## SOURCE DOCUMENT
------------

The period for which a person arrested without warrant may lawfully be kept in custody is regulated by sub-sections (1) and (2) of section 30 of the Criminal Law and Procedure Act No.67 of 1938. Those sub-sections read as follows;
“30. (1) No person arrested without warrant shall be detained in custody for a
longer period than in all the circumstances of the case is reasonable.
Unless such person is released by reason that no charge is to be brought
against him, he shall, as soon as possible, and without undue delay, be
brought before a magistrates’ court having jurisdiction upon a charge of an offence.”
It is apparent that no fixed time has been laid down for lawfully keeping an arrested person in custody. Detention following a lawful arrest only becomes unlawful when it is no longer reasonable in all the circumstances of the particular case.
C.E.L. BECK J.A.
In the instant case the respondent was promptly released when the investigating officer failed to make contact with the complainant and was therefore uncertain whether a charge would be brought against the respondent. The only basis upon which it might be found that he was detained for a period that was longer than was reasonable in all the circumstances of the case would be if it were proved that the police were in a position to have done on Wednesday the 7th of October everything that was done on Thursday the 8th of October. There was however, no evidence to that effect and it was not shown what the circumstances were on the Wednesday, the day following his lawful arrest.
On behalf of the respondent Mr Magagula submitted that it was unreasonable to have detained him at all if he was to be charged with nothing more serious than common assault.

------------

## WHAT YOU SHOULD DO
Turn the paragraph of the judgment that begins "In the instant case the respondent" into a short list that keeps its main facts. The lines after this are separate material, unrelated to the judgment.

## DATA EXTRACT
------------

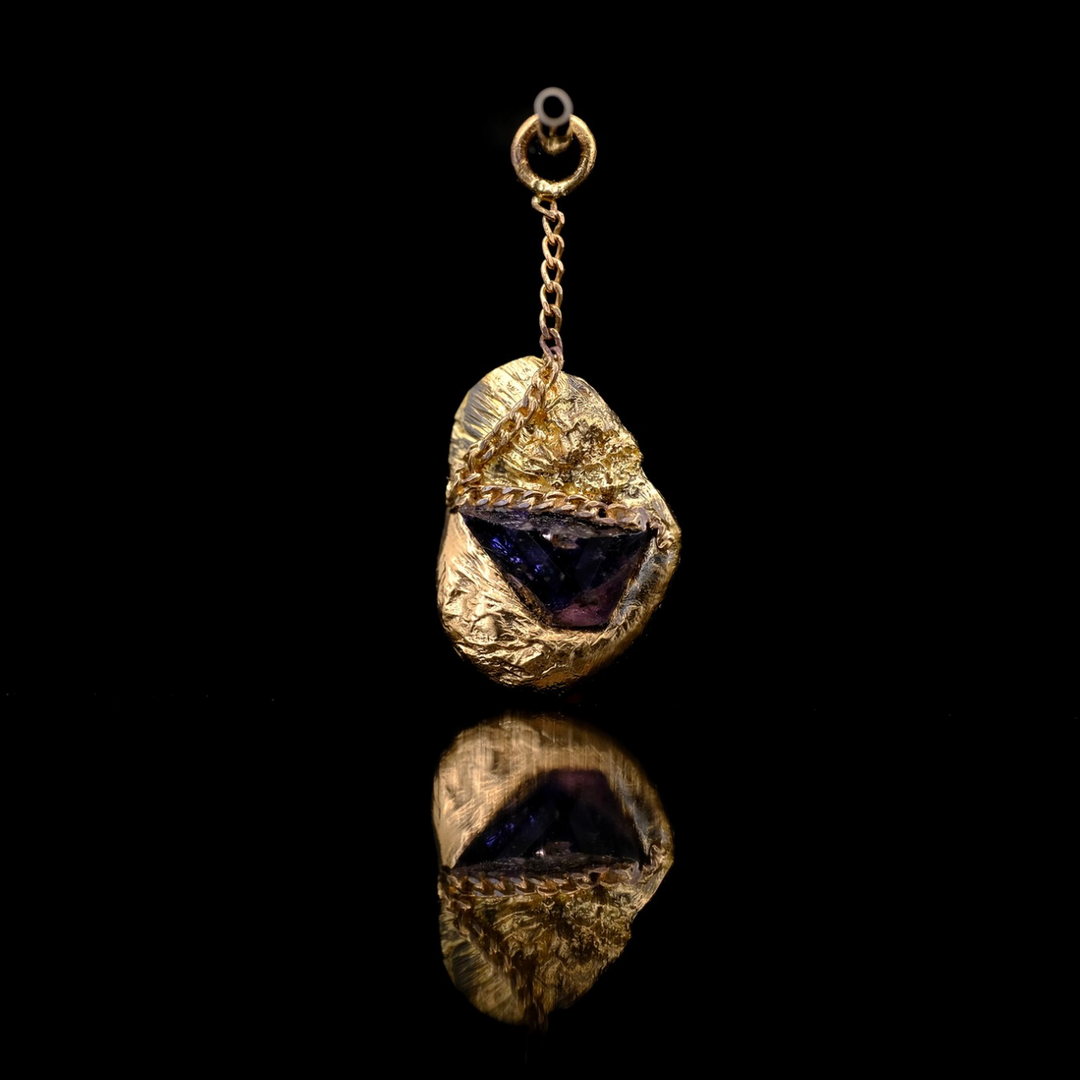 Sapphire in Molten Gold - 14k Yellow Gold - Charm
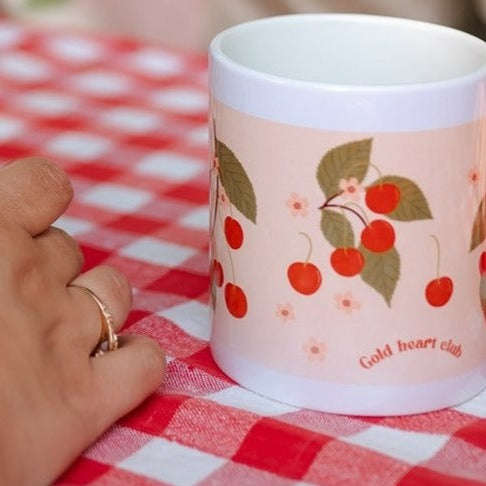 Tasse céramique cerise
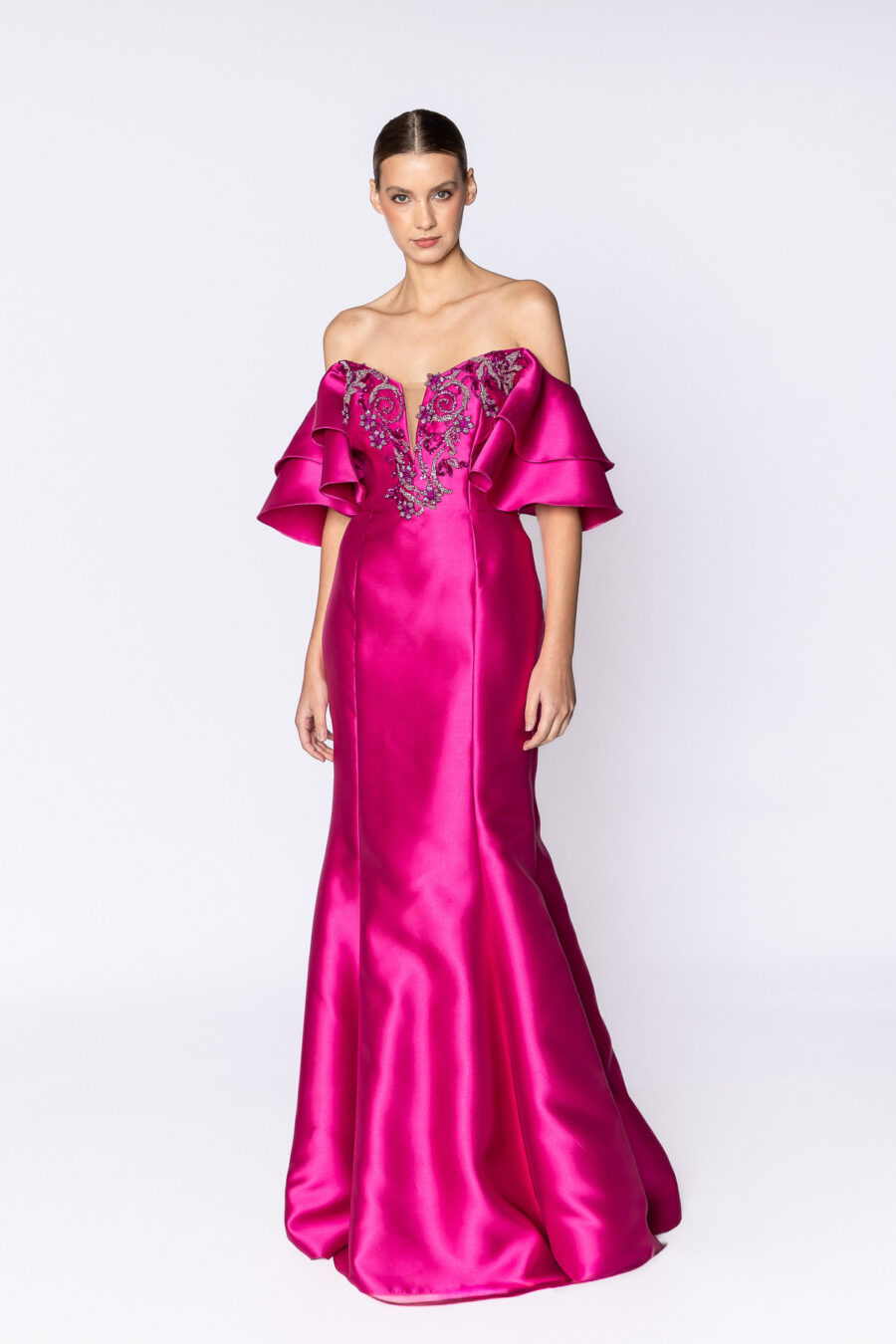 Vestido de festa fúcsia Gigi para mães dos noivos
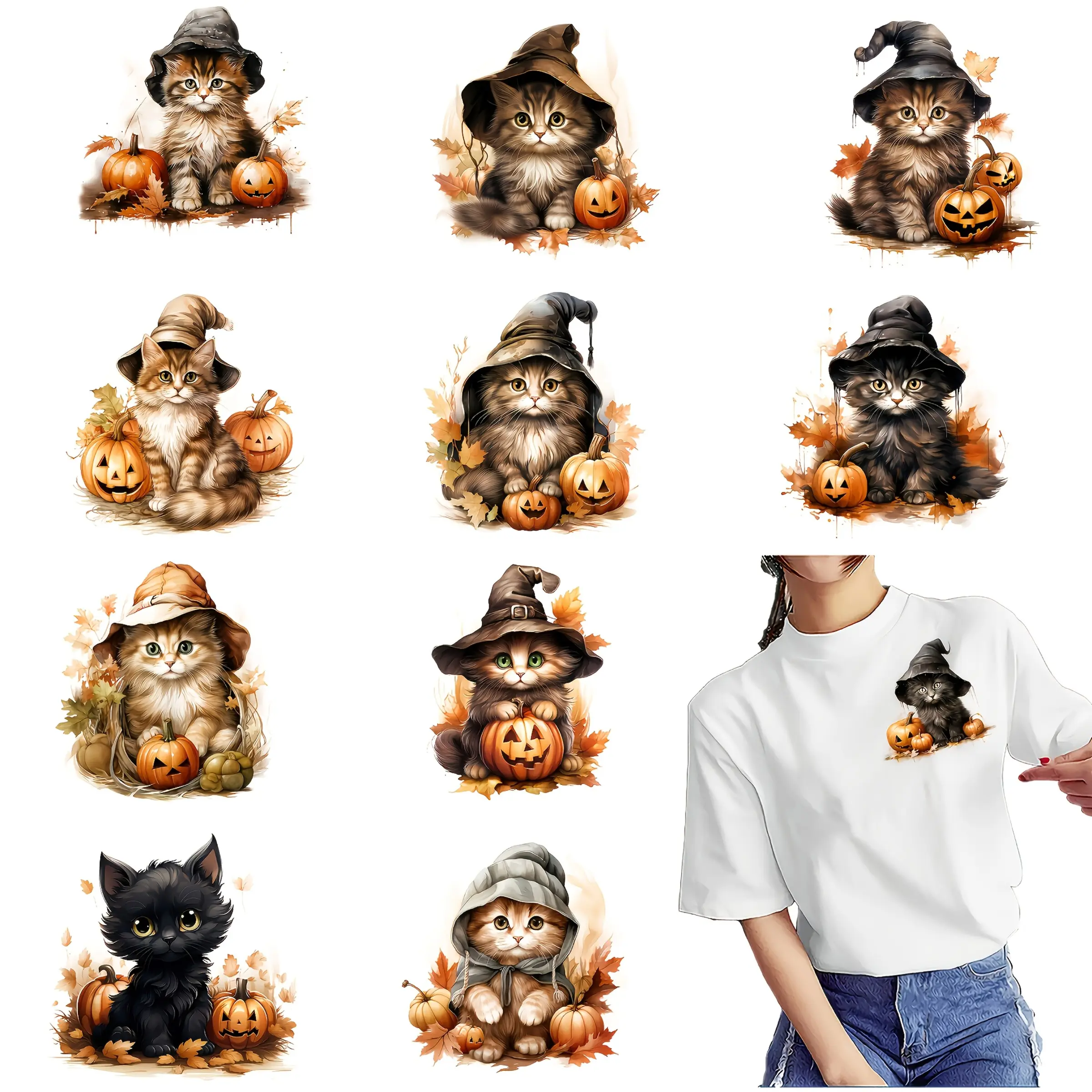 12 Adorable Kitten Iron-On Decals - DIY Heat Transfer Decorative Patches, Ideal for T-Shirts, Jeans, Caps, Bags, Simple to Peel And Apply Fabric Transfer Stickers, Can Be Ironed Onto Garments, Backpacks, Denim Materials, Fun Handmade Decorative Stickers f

------------

## TASK RESPONSE
- The respondent was released promptly once the investigating officer could not reach the complainant and so did not know whether a charge would follow.
- His detention could be found longer than reasonable only if it were proved that the police could have done on Wednesday, October 7, everything they did on Thursday, October 8.
- No evidence showed this, and the circumstances on the Wednesday, the day after his lawful arrest, were not shown.